Married. William McCormick Blair Jr., 44, former law partner of Adlai Stevenson, now serving as U.S. Ambassador to Denmark; and Catherine ("Deeda") Gerlach, 29, a fellow Chicago socialite; he for the first time, she for the second; outside Copenhagen at Frederiksborg Castle, which was packed with the flower of U.S. Democracy, headed by the President's mother. Mrs. Joseph Kennedy.
Married. Jean Kerr McCarthy, 36, widow of the late Senator from Wisconsin; and G. Joseph Minetti, 53, Brooklyn Democrat appointed to the Civil Aeronautics Board in 1956; both for the second time: in Washington's St. Matthew's Roman Catholic Cathedral, scene of the McCarthy wedding eight years ago.
Died. Brigadier Joseph Michel, 44, Sandhurst-trained Ghanaian army officer who. the day before his death, had been named chief of staff of U.N. forces in the Congo: of injuries following a plane crash; in Kintampo, Ghana.

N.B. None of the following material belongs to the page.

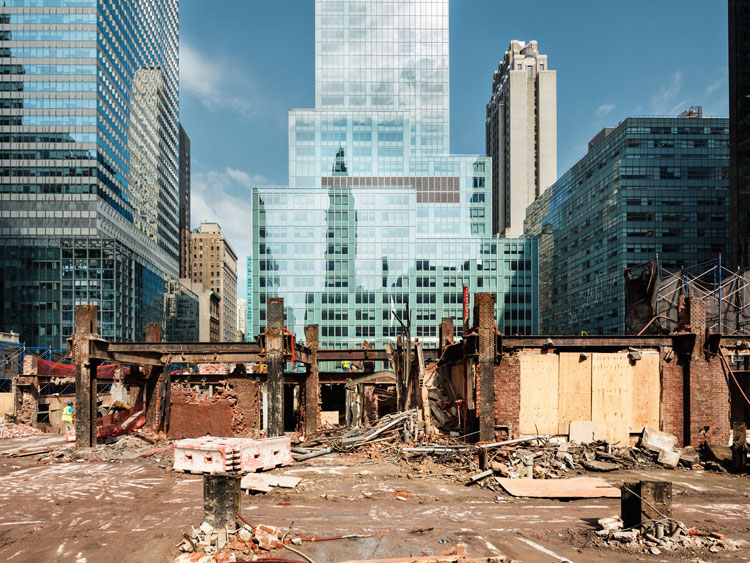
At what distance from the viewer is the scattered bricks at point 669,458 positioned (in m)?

Died. Robert Ellsworth Gross, 64, intuitive titan of the U.S. aircraft industry, an unmechanical, piano-playing Harvardman (class of '19) who made his first million by the age of 30, blew it manufacturing sport seaplanes, but in 1932 plunked down $40,000 for bankrupt Lockheed Aircraft, which he proceeded to build into the nation's 28th biggest industrial corporation, with 1960 gross sales of $1,332,289,000; of cancer; in Santa Monica, Calif. As chairman and moving spirit of giant Lockheed. Bostonian Gross equipped the armed forces with aircraft and weapons ranging from the P-38 and the Constellation to the Polaris missile, also furnished the U.S. with its most famed cold war intelligence tool: the U2.
Died. Lawrence Peter Fisher, 72, high-living, art-fancying member of the "Body by Fisher" dynasty who. as vice president of General Motors after Fisher's absorption by G.M.. fathered the now defunct La Salle and the nation's first 16-cylinder car. the 1930 Cadillac V16: of a circulatory failure: in Detroit.
Died. Admiral DeWitt Clinton Ramsey, 72, vintage naval aviator who bossed the Bureau of Aeronautics during World War II, served as Vice Chief of Naval Operations from 1946 to 1948; of Parkinson's disease: in Philadelphia.
Died. Charles Dunbar Burgess King, 86, President of Liberia from 1920 to 1930, who resigned under fire when slave-running operations were uncovered in the African republic founded by freed U.S. slaves; after a long illness; in Monrovia.